═════ Исходный отрывок

Творческие силы Гоголя работали за границей, действительно, очень напряженно: художник испытывал частые наплывы вдохновения; одни литературные планы быстро сменялись другими; он торопился творить и быть довольным тем, что создать удавалось. Он уверовал наконец в то, что он может свершить нечто великое, благое для ближних, свершить как писатель и что ему дано исполнить эту миссию; дано кем? – Конечно, Богом, который предначертал весь его земной путь и послал ему все испытания, через которые он прошел не столько как человек вообще, сколько как художник.
И одновременно с этим подъемом духа шло медленное увядание плоти. Гоголь никогда не пользовался цветущим здоровьем и стал болеть очень рано. За границей приступы этой болезни участились, и мнительный человек (а он был очень мнителен) стал преувеличивать опасность: ему казалось, что смерть его близка, что болезнь держит его на самом рубеже могилы. Он видел в этом опять указание перста Божия, и когда выздоравливал (что было вполне естественно), он еще больше укреплялся в вере в свое предназначение свыше. Мысль о том, что смерть проходит мимо него по высшему повелению, щадит его как писателя, напрашивалась сама собою, и Гоголь облюбовал эту льстивую мысль.
Он боялся смерти, и как раз в эти годы ему пришлось дважды столкнуться с нею, и она произвела на его романтическую душу возвышенно-мистическое впечатление, которое непосредственно отозвалось и на его религиозном чувстве, и на его мыслях о собственном призвании.

══════════

(Что сделать) Замените в отрывке о Гоголе «плоти» на «тела» и перепишите его от слов «И одновременно с» до слов «эту льстивую мысль.». Пункты, приведённые далее, для этого не нужны.

═════ Выдержки из данных

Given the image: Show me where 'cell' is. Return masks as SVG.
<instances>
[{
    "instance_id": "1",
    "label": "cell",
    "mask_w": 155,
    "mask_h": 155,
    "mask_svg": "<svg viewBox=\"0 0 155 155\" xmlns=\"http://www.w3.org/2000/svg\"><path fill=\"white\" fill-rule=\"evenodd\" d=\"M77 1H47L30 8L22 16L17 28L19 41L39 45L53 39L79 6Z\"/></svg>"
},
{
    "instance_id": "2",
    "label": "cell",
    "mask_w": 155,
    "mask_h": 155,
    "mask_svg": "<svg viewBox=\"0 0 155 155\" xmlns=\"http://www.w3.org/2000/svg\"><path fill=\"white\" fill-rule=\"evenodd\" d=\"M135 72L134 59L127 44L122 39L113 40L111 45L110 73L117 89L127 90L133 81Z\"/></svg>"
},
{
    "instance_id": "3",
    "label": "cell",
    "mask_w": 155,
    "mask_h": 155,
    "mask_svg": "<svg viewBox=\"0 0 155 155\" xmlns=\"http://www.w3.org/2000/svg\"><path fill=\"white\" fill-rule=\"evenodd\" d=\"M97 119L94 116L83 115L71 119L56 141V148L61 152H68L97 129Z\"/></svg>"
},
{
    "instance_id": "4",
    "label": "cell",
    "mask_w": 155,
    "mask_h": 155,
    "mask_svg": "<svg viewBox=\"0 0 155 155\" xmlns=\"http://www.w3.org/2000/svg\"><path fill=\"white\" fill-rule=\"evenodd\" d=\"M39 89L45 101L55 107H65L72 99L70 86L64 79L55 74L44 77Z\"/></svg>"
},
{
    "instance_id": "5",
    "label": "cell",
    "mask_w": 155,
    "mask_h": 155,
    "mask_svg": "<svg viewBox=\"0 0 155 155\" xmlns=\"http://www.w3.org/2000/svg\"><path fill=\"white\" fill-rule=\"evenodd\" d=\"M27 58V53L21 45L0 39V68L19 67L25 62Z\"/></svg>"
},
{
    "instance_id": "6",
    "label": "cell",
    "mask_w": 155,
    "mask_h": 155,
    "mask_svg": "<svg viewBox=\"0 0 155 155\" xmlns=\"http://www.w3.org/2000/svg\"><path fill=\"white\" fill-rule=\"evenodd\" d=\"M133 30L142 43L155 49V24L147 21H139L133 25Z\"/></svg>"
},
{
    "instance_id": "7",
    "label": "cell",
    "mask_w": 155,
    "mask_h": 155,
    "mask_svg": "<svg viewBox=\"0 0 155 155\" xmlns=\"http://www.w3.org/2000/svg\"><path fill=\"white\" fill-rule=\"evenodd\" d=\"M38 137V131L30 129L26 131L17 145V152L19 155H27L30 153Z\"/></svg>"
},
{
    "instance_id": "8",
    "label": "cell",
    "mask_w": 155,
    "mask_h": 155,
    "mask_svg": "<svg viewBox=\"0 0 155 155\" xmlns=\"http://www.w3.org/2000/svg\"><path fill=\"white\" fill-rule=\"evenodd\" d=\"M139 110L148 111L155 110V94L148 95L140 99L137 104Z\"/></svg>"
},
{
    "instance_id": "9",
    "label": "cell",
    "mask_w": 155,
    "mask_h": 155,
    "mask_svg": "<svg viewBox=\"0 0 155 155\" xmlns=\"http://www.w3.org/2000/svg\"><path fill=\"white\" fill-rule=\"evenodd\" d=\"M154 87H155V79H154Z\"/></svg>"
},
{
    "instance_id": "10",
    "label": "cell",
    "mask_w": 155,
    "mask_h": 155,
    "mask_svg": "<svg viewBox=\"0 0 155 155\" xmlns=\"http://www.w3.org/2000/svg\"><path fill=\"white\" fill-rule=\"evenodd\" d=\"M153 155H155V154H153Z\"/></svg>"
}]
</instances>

══════════

(Письменный ответ)
И одновременно с этим подъемом духа шло медленное увядание тела. Гоголь никогда не пользовался цветущим здоровьем и стал болеть очень рано. За границей приступы этой болезни участились, и мнительный человек (а он был очень мнителен) стал преувеличивать опасность: ему казалось, что смерть его близка, что болезнь держит его на самом рубеже могилы. Он видел в этом опять указание перста Божия, и когда выздоравливал (что было вполне естественно), он еще больше укреплялся в вере в свое предназначение свыше. Мысль о том, что смерть проходит мимо него по высшему повелению, щадит его как писателя, напрашивалась сама собою, и Гоголь облюбовал эту льстивую мысль.